I don’t think there is but just checking. Eg looking back and seeing how long spent on what turned out to be a blunder…
I’m pretty sure it’s impossible to know how much time one had at a particular move. None of my reviewers ever commented on it unless they played the game against me themselves where they saw the time as it was happening.
I don’t think Sgf format allows storing time but I may be miss reading specification
Using API you can download the details of a game.
Last number in the URL is the game ID and can be retrieved from game page URL.
As you can see, there’s a list of all moves, each one with coordinates and a long number.
I think that could be the time for that move but I don’t know how to read it and don’t know where to find this information either.

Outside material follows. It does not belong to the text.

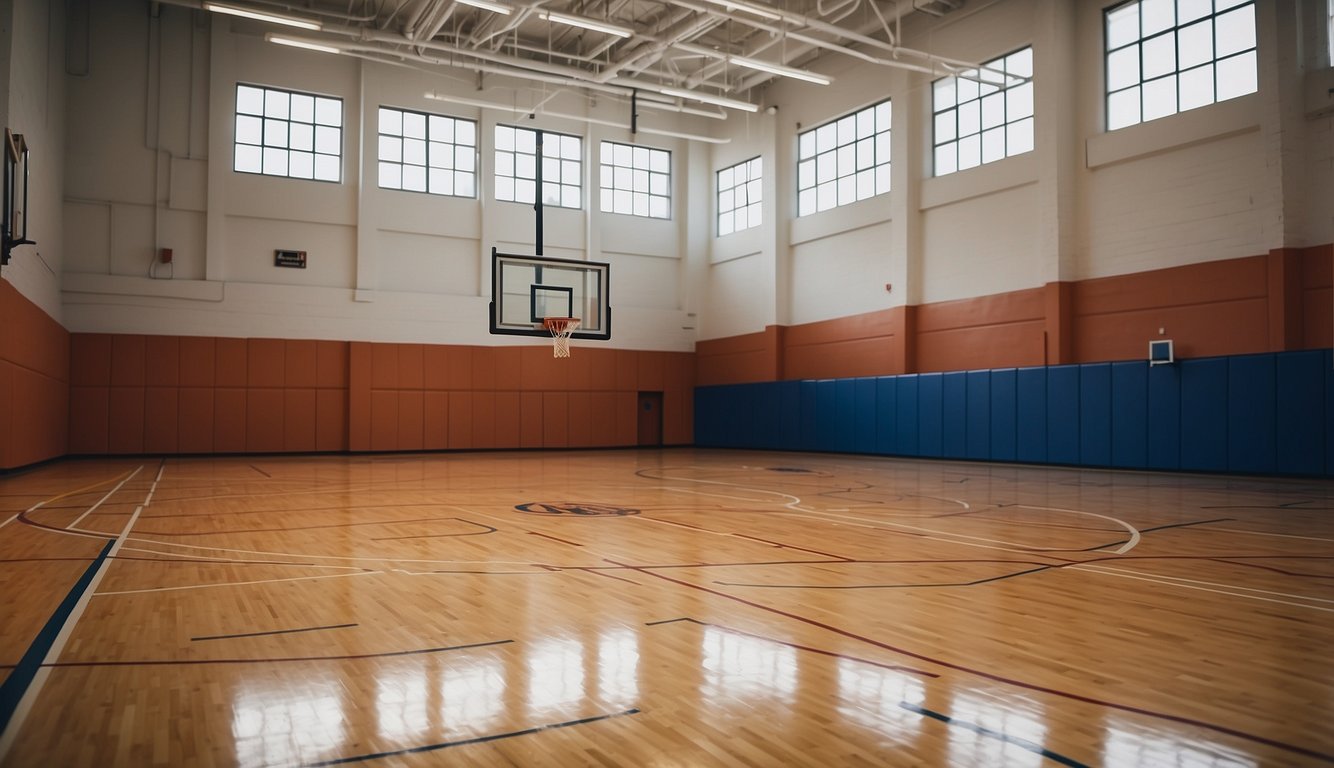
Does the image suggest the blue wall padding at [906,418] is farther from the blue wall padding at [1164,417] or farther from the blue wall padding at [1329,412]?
the blue wall padding at [1329,412]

If you want to investigate on that, please let me know what you discover.
I understand that mods can see the timings of moves but not sure if that info is accessible to us mere mortals. The implication is that’s it’s recorded somehow and it sounds like @Lys is onto something.

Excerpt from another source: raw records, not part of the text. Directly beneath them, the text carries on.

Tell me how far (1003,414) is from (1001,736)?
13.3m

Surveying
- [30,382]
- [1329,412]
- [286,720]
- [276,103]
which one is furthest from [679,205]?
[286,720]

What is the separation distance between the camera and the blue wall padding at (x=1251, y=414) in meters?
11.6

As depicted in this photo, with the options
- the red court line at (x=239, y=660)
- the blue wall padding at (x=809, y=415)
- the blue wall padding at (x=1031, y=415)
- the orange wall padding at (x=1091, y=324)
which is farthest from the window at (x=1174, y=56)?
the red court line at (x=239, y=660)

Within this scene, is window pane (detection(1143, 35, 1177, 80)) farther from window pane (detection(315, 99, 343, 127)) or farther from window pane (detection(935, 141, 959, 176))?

Now we need a specialist on time formats.
They aren’t seconds, but what are they?
How could we know that?
We could setup a game where we know how much time is spent for each move, so to learn the conversion rule for those numbers (or to understand that those aren’t times).
They are miliseconds
Oh gosh, I already played a game against Amybot!

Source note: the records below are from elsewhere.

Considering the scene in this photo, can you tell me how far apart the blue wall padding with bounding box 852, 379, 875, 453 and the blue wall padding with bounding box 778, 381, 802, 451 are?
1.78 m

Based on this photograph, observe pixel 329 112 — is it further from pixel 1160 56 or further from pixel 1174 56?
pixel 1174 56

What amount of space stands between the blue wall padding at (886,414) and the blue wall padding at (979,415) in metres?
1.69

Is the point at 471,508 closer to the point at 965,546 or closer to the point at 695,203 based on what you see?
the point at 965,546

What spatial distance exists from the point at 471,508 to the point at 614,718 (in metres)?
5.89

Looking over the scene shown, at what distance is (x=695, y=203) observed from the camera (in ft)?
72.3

Well, I don’t need that anymore.
Thank you @AdamR
So @Sallmard, what you can do is:
- download details for your game
- clean up data (manually or using a software)
- review your game with your timetable nearby
I don’t know about SGF.
All super helpful. In summary I play a lot too quickly when I shouldn’t
It’s interesting to tie the blunders as flagged by AI back to how quickly they were played!
If I recall correctly, SGF is open-ended, and one can use new tags for extra information. That gives one way of adding the times of moves; the other would be to use specially formatted comments, such as I think I have seen Lizzie use to save extra information about analysis by KataGo or Leela Zero.
Personally I think it is well worth defining a new specific tag for, ideally in a new version of the SGF specification for Go. I would then favour a human-readable absolute time format such as yyyy-mm-dd-hh:mm:ss.xxxxxxx, where x is the decimal fraction of the second as accurate as the implementation feels like (bots might use sub-milliseconds). One could allow unchanged leading parts of the time to be omitted, and the time zone could be specified in the first tag. One could also add some notation for the remaining time control for the player who moved, or use a separate tag for that.
Lately this request has been coming up about once a week.
I think that’s a clear signal to nudge it up a few notches on the priority list.
Yes sgf allows custom tags and several other servers already include move time information in their sgf export. So before inventing yet another way of doing it (which is less likely to be supported in existing sgf editors) it would be good to see how they do it and copy them if it’s not absolutely terrible (Excel time anyone?).
Basically I agree, though I would regret a non-human-readable format.